* _YOUR OBJECTIVE_
Copy out, word for word, everything in the listing from the line containing "In the shot" down to the end, and nothing else.

* _DATASET RECORDS_
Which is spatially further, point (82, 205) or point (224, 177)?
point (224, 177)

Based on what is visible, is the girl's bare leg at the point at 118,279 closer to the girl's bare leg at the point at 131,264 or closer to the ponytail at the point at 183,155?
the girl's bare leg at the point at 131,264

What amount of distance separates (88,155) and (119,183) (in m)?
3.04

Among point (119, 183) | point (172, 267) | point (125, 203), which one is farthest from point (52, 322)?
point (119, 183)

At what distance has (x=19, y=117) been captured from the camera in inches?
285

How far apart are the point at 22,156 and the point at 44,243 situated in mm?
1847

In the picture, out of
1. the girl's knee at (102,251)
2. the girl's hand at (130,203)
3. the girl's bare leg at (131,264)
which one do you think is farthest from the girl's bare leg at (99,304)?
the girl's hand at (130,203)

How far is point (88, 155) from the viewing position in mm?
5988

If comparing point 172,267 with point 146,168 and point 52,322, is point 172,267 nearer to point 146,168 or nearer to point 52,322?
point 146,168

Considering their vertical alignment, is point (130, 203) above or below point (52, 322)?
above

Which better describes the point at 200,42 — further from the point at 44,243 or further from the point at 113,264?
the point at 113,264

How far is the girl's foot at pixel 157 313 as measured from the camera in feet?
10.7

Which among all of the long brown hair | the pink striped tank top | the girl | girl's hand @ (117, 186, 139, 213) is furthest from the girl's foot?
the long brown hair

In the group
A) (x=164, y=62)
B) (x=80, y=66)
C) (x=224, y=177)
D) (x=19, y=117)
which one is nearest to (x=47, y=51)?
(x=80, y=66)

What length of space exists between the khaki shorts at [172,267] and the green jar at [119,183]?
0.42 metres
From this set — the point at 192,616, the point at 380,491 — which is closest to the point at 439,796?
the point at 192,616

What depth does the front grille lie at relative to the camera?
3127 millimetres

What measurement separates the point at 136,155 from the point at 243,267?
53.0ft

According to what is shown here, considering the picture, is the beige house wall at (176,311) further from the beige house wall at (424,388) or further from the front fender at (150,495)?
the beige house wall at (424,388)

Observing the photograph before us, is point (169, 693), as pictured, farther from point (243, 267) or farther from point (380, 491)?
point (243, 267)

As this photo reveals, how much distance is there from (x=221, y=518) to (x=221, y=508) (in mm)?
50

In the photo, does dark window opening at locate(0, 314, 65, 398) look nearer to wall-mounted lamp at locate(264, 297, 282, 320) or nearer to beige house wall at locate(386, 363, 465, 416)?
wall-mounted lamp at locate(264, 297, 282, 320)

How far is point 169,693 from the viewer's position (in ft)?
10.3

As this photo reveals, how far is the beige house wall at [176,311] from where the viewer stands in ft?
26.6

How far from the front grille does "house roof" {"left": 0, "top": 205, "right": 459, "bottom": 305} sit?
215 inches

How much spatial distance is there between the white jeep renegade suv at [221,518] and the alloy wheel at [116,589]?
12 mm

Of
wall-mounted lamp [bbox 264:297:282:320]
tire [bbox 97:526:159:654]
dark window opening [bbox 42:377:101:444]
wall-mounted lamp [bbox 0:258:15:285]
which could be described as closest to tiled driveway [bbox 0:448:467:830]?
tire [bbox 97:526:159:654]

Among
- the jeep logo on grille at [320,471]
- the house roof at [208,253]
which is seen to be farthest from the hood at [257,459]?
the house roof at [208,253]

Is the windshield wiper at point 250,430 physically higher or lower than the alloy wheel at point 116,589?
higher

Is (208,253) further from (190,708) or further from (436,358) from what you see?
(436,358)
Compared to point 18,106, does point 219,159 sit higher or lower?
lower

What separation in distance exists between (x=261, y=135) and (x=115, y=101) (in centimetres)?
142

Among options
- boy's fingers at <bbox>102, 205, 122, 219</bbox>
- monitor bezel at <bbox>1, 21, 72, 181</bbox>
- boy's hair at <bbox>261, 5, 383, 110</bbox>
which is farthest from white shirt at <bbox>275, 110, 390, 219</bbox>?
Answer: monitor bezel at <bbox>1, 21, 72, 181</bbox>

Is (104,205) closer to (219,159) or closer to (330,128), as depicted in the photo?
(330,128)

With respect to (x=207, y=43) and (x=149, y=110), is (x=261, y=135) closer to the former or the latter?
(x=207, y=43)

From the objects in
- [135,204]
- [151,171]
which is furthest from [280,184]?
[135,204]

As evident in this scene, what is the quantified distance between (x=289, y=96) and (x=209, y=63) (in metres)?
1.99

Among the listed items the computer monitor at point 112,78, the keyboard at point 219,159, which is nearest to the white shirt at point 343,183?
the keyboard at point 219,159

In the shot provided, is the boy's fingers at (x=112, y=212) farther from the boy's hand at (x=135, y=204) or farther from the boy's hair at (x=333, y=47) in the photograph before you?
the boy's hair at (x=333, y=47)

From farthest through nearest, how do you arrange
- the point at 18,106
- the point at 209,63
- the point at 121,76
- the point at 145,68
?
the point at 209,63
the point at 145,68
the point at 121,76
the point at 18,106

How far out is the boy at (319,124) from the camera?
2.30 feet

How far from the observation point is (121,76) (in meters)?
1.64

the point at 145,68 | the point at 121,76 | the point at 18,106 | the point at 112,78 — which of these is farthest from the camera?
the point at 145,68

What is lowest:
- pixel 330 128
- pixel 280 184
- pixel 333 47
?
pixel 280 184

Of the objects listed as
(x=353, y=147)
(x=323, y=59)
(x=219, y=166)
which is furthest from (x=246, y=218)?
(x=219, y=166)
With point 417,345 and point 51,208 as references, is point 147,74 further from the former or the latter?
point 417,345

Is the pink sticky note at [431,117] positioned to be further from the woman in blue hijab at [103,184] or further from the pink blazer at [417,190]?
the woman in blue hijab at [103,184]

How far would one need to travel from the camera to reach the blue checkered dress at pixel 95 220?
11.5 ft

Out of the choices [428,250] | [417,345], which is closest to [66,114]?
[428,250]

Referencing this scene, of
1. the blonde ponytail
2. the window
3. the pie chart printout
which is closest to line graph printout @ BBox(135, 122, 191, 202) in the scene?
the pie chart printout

* _ANSWER TO THIS TASK_
In the shot provided, is the boy's fingers at (x=112, y=212) farther from the boy's hand at (x=135, y=204) or farther from the boy's hair at (x=333, y=47) in the photograph before you?
the boy's hair at (x=333, y=47)

From farthest through nearest, how do you arrange
- the point at 18,106
- the point at 209,63
- the point at 121,76
- the point at 145,68
?
the point at 209,63
the point at 145,68
the point at 121,76
the point at 18,106

How far out is the boy at (319,124) from the camera?
2.30 feet

How far from the observation point is (121,76) (in meters)?
1.64

the point at 145,68 | the point at 121,76 | the point at 18,106 | the point at 112,78 — which of these is farthest from the camera?
the point at 145,68

What is lowest:
- pixel 330 128
- pixel 280 184
- pixel 333 47
?
pixel 280 184

Of the objects listed as
(x=353, y=147)
(x=323, y=59)
(x=219, y=166)
which is furthest from (x=246, y=218)?
(x=219, y=166)
With point 417,345 and point 51,208 as references, is point 147,74 further from the former or the latter?
point 417,345

Is the pink sticky note at [431,117] positioned to be further from the woman in blue hijab at [103,184] or further from the pink blazer at [417,190]?
the woman in blue hijab at [103,184]

How far would one need to travel from the camera to reach the blue checkered dress at pixel 95 220?
11.5 ft

Out of the choices [428,250] | [417,345], which is closest to [66,114]?
[428,250]

Referencing this scene, of
1. the blonde ponytail
2. the window
3. the pie chart printout
which is closest to line graph printout @ BBox(135, 122, 191, 202) in the scene?
the pie chart printout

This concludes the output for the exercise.